To do:
Every line below from the one with "Scarlet Macaw Keepsake Box" through the one with "Piste dans le" is to be repeated exactly, with no picture among them.

Source data:
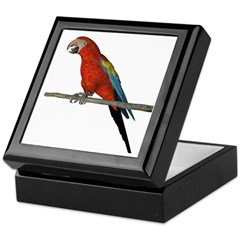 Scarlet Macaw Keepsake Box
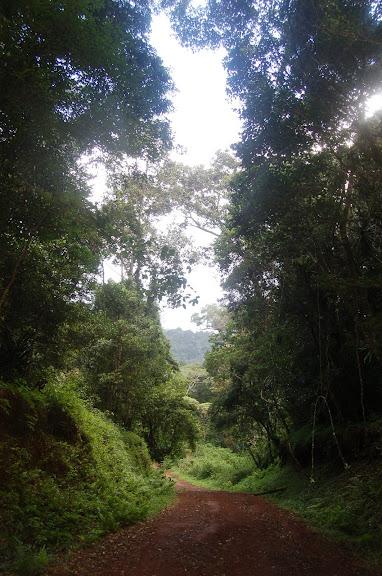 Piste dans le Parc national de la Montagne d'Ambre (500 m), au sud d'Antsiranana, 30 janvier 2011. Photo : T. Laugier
==
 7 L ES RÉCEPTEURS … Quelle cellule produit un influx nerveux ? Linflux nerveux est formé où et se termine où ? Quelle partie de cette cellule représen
--
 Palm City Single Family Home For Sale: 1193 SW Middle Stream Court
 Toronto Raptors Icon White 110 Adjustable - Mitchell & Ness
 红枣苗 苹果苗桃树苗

Written response:
 Scarlet Macaw Keepsake Box
 Piste dans le Parc national de la Montagne d'Ambre (500 m), au sud d'Antsiranana, 30 janvier 2011. Photo : T. Laugier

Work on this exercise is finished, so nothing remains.